Nach der Rückkehr - so aus späteren Erzählungen meiner Eltern, hatte ich einen "Knacks" weg - hab wochenlang nicht gesprochen und war kaum aus meinem Zimmer herauszukriegen.
An körperliche Mißhandlung kann ich mich nicht erinnern - nur das alle panische Angst hatten "mitgehen" zu müssen.
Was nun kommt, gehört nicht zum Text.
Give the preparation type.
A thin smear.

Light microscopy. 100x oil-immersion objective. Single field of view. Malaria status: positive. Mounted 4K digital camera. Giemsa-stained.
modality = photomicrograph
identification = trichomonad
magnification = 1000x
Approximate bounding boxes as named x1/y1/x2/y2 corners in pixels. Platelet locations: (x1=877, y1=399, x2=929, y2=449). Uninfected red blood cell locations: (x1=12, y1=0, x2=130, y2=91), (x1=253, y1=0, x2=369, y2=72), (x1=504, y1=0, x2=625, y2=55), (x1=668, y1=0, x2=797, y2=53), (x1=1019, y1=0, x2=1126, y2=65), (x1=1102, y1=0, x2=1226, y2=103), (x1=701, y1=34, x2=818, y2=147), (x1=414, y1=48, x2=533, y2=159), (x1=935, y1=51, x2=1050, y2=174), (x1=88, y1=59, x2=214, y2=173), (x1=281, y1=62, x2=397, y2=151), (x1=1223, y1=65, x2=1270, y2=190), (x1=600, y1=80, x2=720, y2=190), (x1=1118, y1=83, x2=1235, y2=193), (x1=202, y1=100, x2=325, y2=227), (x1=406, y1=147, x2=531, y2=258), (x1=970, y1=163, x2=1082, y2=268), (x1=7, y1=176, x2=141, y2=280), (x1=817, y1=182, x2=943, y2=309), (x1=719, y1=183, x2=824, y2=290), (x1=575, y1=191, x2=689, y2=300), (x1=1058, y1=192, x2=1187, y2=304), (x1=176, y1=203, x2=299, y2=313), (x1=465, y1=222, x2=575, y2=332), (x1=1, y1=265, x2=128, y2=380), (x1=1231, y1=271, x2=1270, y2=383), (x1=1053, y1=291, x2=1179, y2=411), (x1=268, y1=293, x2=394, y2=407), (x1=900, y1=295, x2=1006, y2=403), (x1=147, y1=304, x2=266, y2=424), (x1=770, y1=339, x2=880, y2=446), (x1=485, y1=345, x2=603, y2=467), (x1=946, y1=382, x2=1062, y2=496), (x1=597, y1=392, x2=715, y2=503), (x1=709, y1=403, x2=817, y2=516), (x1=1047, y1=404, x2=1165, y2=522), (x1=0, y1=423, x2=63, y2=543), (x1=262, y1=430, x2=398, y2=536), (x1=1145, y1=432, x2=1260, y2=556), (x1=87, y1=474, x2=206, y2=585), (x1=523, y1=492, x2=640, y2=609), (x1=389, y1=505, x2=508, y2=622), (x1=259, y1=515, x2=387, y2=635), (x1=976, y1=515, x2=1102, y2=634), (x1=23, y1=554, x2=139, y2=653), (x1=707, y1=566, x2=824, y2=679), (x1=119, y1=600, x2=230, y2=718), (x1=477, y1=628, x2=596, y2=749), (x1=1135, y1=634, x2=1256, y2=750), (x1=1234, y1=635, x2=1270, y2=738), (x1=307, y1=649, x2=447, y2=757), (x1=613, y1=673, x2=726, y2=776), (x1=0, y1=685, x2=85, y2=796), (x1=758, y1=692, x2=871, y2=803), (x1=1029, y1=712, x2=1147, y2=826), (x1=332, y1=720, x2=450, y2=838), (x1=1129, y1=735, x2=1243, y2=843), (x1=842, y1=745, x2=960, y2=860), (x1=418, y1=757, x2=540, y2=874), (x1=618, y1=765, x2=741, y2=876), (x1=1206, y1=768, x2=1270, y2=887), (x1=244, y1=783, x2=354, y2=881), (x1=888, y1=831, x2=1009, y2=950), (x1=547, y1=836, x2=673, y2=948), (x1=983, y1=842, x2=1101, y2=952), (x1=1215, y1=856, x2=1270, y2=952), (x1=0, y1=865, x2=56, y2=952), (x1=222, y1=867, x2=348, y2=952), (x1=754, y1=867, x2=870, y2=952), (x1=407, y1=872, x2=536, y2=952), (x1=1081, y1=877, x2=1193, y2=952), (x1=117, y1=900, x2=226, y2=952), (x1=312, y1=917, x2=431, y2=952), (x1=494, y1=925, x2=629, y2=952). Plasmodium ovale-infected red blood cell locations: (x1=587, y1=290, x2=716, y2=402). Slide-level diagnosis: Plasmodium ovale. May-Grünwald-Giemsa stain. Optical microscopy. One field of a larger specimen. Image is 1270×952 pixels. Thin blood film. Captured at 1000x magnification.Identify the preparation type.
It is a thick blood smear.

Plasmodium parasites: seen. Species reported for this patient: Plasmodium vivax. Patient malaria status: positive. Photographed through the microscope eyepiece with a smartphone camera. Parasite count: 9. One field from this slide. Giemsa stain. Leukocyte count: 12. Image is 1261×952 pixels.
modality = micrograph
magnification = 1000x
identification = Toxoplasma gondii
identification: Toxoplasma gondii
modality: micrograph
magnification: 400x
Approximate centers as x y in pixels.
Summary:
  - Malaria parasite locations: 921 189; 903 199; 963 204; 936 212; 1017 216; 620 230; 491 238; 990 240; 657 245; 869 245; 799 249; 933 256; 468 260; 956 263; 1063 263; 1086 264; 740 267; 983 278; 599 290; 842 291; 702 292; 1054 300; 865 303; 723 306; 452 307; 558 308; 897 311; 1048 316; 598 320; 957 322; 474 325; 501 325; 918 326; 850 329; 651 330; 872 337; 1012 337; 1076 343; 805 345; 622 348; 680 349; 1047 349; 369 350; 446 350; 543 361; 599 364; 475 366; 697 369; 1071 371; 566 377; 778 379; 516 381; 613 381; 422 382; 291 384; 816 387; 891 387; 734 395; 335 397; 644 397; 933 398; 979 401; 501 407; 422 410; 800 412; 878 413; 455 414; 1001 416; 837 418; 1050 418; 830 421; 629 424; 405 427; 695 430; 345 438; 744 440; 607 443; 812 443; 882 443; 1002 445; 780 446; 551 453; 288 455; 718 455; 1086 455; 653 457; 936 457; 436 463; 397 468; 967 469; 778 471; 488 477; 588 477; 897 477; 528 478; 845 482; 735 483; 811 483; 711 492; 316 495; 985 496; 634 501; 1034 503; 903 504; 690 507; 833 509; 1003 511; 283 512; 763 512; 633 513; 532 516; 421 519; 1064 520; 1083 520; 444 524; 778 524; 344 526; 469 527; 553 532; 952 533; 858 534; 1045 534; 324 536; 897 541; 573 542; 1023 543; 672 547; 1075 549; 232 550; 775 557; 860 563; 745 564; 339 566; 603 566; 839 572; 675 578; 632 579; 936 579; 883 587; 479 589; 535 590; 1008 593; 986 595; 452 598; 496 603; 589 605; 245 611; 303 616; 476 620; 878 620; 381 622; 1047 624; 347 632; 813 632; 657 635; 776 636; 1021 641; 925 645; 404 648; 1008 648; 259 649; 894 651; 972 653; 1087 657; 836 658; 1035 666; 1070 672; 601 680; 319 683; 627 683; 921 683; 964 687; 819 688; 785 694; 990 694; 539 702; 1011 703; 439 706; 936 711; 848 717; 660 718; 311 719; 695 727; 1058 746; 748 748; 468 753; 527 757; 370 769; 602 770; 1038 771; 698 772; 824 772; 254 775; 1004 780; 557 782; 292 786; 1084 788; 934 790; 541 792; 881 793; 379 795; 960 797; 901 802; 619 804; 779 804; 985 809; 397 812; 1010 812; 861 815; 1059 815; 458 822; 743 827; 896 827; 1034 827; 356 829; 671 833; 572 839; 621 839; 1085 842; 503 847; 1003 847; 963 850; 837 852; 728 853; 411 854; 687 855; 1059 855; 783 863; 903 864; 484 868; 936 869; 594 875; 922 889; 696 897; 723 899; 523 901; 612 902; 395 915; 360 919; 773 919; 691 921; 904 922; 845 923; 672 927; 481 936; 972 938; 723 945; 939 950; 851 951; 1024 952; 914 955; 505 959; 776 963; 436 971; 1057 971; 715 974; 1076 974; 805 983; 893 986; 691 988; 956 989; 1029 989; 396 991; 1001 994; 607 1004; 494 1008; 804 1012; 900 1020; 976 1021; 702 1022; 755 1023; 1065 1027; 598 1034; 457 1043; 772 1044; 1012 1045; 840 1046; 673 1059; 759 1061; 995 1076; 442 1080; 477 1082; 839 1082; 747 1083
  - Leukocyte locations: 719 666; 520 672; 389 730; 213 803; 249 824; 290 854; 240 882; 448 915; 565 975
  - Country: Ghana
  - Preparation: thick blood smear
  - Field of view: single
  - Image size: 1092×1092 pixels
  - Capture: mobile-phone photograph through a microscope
Bei einem Essen beschwerte sich mal ein älterer Junge über den immergleichen Tee. Er musste dann aufstehen und mitgehen, woraufhin einige anfingen zu weinen und wir anderen aus Angst kanns still waren.
Das Kinder in einem so frühen Alter von ihren Eltern getrennt und in einem durchorganisierten Betrieb im 6 Wochen-Takt durchgeschleust wurden, mag vielfach aus guten Ansinnen entsprungen sein. Aus meiner heutigen Sicht hat es viel mehr Schaden angerichtet als geholfen.
Ich möchte mich bedanken für das Engagement von Frau Röhl und wünsche allen viel Kraft und Wege das Ganze zu verarbeiten und hinter sich zu lassen.
Es mag komisch klingen aber ich werde mir Zeit nehmen und die Insel besuchen fahren - das Gebäude steht ja noch. Und ganz sicher werde ich dann die Insel ruhiger und friedvoller verlassen.

Liebe Evelyn, ich verstehe dich, aber wir, die wir in der Öffentlichkeit stehen, müssen belegen, dass es die vielen Betroffenen gibt. Dafür gibt es ja das Portal: ZEUGNIS ABLEGEN, da kann man ja sehen, dass es um viele Menschen geht, die dieselbe Erfahrung gemacht haben. Dafür gibt es unsere Fragebögen. Wir versuchen viel und kämpfen mit Argumenten. Und ein Denkmal ist ein Denkanstoß für viele Unbeteiligte und besser als in den Museen weiterhin nur Positives zu den Verschickungen zu lesen. Grüße, Anja
Ich bin sehr entrüstet darüber dass es Menschen gibt die diese vielen Tatsachenberichte betroffener Kinder/ Menschen überhaupt anzweifeln oder versuchen ins lächerliche zu ziehen indem sie gegenteiliges behaupten oder diese Verbrechen abzumildern. Ich benutze absichtlich den Begriff ,,Verbrechen „, denn nichts anderes sind diese Taten und Missbräuche an Kindern bzw. in
diesem Fall sogar schutzbefohlener Minderjähriger!!!
Ich bin selbst betroffen und ich habe nun schon mein ganzes Leben mit den Folgen zu kämpfen. Ich bin seitdem einfach noch kränker geworden.
Ich kann gar nicht nach Borkum fahren und mir Denkmäler begucken. Ich müsste mich übergeben wenn ich an den Ort zurückkehren müsste an dem die Weichen meines Lebens so verderblich gestellt worden sind.
Hier wurden systematisch Kinderseelen zerstört mit negativen Auswirkungen
für den Rest des gesamten Lebens.
Was ??? frage ich jeden Einzelnen…was soll das wieder gut machen???
Ich bewundere diejenigen die ihre Geschichte und die Geschehnisse
in die Öffentlichkeit getragen haben und ans Tageslicht gebracht haben…
Ich habe das Trauma mein ganzes Leben bis Heute nicht überwinden oder aufarbeiten können, trotz Therapien.
Und…ich verachte diese Menschen die daher kommen und meinen sie könnten diese fürchterlichen Tatsachen, Verbrechen und Leid, einfach verharmlosen oder anzweifeln.
Weiterhin bin ich der Meinung dass dieses ganze Land und dessen Regierung für diese Schande geradezustehen hat.
Nicht wir die Betroffenen müssen um Anerkennung betteln!!!